═════ Passage given
The set \(W\) of all functions \(f\) from \(\R\) to \(\R\) such that \(f(0) \geq 0\) using the standard addition and multiplication by scalars on functions.

Solution.

We will show that \(W\) is not a vector space. Let \(f: \R \to \R\) be defined by \(f(x) = 1\text{.}\) Then \(f(0) \geq 0\) and \(f \in W\text{.}\) However, if \(h = (-1)f\text{,}\) then \(h(0) = (-1)f(0) = -1\) and \(h \notin W\text{.}\) It follows that \(W\) is not closed under multiplication by scalars and \(W\) is not a vector space.

Example 31.8.

Let \(V\) be a vector space and \(\vu\) and \(\vv\) vectors in \(V\text{.}\) Also, let \(a\) and \(b\) be scalars. You may use the result of Exercise 5 that \(c \vzero = \vzero\) for any scalar \(c\) in any vector space.

(a)

If \(a \vv = b \vv\) and \(\vv \neq \vzero\text{,}\) must \(a = b\text{?}\) Use the properties of a vector space or provide a counterexample to justify your answer.

Solution.
══════════
• [Given instruction A] Please copy the vector space passage word for word, starting with "We will show" and going on through "Example 31.8.".
• [Given instruction B] Carry on the vector space passage from the point where it ends.
═════ Provided material
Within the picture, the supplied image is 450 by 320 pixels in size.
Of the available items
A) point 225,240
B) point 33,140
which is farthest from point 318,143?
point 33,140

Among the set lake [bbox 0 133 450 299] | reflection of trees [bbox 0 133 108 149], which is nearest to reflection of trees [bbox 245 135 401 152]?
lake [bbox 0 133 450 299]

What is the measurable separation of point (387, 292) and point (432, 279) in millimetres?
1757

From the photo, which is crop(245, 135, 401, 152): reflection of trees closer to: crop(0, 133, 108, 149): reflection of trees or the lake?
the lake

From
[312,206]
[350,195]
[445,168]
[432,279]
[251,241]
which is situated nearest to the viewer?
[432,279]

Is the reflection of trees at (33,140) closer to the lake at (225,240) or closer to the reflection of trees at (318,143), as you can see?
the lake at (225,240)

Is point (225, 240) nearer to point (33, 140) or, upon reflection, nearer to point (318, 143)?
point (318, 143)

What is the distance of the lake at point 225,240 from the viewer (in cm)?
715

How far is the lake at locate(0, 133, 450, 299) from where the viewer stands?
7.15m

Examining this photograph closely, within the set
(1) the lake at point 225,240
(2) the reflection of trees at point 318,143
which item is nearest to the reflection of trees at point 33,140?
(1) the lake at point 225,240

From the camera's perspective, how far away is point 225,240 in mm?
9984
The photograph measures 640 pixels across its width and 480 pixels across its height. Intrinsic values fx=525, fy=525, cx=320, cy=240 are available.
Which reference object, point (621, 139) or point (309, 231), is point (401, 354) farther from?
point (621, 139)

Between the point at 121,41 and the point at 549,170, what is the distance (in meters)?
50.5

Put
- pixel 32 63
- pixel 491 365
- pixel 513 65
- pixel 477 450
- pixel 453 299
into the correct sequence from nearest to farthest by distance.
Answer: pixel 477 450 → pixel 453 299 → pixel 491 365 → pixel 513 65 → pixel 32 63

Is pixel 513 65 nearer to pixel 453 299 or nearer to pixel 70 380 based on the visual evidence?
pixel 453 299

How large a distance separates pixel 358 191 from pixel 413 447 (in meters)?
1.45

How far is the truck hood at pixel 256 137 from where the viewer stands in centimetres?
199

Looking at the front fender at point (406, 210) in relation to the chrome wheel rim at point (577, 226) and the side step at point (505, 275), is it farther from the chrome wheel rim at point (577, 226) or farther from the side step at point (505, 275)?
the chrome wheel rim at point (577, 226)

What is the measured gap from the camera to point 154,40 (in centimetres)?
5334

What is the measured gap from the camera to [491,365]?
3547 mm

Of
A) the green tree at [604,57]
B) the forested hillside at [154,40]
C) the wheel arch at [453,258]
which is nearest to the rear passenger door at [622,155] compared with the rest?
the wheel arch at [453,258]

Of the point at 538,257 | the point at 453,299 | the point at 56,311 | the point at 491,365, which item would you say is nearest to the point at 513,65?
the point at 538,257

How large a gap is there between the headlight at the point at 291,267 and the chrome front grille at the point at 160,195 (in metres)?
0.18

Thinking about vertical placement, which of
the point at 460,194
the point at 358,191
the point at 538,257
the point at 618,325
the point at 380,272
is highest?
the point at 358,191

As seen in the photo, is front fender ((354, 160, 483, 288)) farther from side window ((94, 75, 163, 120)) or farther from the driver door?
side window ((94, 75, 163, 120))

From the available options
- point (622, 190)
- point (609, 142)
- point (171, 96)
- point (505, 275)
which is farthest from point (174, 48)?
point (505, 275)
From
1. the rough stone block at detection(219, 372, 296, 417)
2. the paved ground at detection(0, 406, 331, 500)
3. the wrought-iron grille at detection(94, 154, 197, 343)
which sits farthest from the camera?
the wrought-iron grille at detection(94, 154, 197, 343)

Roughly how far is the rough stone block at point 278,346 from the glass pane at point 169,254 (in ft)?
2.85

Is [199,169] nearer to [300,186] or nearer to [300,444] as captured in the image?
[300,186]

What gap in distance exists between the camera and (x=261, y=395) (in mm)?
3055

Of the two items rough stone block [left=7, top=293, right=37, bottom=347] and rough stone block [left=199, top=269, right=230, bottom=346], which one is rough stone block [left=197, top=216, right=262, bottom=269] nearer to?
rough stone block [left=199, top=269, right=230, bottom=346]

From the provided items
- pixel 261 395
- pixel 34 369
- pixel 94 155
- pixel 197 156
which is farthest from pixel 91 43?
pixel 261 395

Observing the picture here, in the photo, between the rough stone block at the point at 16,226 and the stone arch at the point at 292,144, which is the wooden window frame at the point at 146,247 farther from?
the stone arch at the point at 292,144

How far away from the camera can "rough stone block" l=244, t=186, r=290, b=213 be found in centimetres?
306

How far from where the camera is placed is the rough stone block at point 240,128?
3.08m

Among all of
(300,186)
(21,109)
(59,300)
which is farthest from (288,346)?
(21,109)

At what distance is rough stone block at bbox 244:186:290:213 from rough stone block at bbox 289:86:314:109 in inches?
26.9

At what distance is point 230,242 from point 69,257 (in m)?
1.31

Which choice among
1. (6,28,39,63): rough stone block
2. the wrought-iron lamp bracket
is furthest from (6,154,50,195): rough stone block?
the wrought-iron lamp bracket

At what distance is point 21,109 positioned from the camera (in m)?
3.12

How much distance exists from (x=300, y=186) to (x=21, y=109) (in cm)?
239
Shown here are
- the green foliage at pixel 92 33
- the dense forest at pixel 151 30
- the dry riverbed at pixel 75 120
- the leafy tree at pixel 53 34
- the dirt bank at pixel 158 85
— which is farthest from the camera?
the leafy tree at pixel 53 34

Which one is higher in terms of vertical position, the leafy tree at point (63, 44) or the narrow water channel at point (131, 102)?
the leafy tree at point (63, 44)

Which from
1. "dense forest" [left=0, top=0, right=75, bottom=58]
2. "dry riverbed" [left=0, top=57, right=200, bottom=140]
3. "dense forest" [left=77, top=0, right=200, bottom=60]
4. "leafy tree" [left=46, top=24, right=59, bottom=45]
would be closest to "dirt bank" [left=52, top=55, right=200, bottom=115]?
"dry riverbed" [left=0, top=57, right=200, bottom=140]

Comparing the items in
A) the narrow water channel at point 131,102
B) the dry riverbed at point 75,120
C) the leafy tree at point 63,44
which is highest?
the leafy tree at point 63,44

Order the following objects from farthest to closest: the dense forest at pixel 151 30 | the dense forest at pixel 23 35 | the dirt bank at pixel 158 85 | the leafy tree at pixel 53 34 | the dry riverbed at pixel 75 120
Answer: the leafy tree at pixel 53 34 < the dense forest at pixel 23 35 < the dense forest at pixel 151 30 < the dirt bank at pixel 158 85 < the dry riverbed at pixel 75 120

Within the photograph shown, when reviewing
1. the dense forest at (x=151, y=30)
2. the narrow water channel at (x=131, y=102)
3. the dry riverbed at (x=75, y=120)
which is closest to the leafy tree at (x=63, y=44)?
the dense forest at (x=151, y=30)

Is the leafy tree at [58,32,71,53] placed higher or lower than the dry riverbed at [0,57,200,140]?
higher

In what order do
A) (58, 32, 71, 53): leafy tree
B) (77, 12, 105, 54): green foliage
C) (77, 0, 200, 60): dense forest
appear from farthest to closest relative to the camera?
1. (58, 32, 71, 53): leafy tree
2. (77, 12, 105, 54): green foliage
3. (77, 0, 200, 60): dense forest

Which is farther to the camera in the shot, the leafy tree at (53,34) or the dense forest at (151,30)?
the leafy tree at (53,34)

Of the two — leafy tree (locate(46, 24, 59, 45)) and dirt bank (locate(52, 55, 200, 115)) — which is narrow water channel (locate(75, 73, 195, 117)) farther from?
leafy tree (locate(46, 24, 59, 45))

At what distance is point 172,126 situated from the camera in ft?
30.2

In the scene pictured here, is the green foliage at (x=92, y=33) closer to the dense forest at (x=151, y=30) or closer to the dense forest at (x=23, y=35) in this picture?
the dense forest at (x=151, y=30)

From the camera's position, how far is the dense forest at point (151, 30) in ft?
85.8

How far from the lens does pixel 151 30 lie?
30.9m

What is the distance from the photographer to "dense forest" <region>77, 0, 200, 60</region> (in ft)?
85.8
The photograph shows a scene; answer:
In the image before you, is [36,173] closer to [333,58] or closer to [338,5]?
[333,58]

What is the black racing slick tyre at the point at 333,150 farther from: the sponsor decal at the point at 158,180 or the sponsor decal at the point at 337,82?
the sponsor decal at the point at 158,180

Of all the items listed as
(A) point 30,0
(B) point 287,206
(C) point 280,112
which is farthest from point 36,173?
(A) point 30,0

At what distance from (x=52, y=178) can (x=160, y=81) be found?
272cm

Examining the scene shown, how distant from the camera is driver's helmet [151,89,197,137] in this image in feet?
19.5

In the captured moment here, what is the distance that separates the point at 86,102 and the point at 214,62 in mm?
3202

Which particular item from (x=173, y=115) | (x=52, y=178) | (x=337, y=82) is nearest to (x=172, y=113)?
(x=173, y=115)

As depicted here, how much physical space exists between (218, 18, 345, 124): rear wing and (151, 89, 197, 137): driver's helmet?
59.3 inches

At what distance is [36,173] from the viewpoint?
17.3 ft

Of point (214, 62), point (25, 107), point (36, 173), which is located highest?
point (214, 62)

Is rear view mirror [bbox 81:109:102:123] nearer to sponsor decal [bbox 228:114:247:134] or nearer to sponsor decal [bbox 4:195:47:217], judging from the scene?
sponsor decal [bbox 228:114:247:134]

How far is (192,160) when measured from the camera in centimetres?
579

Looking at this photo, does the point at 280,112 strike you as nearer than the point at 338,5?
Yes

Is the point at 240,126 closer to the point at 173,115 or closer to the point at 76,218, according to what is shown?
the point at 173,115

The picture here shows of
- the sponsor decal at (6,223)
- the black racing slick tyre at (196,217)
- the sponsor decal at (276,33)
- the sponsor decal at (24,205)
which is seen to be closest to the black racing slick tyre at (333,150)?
══════════
• [Task response A]
We will show that \(W\) is not a vector space. Let \(f: \R \to \R\) be defined by \(f(x) = 1\text{.}\) Then \(f(0) \geq 0\) and \(f \in W\text{.}\) However, if \(h = (-1)f\text{,}\) then \(h(0) = (-1)f(0) = -1\) and \(h \notin W\text{.}\) It follows that \(W\) is not closed under multiplication by scalars and \(W\) is not a vector space.

Example 31.8.

• [Task response B]
We will show that this statement is true. Suppose \(a \vv = b \vv\) and \(\vv \neq \vzero\text{.}\) Then \(\vzero = a \vv - b \vv = (a-b)\vv\text{.}\) If \(a = b\text{,}\) then we are done. So suppose \(a \neq b\text{.}\) Then \(a-b \neq 0\) and \(\frac{1}{a-b}\) is a real number. Then

\begin{align*} \frac{1}{a-b} \vzero \amp = \frac{1}{a-b}((a-b)\vv)\\ \vzero \amp = \left(\frac{1}{a-b}(a-b)\right) \vv\\ \vzero \amp = \vv\text{.} \end{align*}

But we assumed that \(\vv \neq \vzero\text{,}\) so we can conclude that \(a = b\) as desired.

(b)

If \(a \vu = a \vv\) and \(a \neq 0\text{,}\) must \(\vu = \vv\text{?}\) Use the properties of a vector space or provide a counterexample to justify your answer.

Solution.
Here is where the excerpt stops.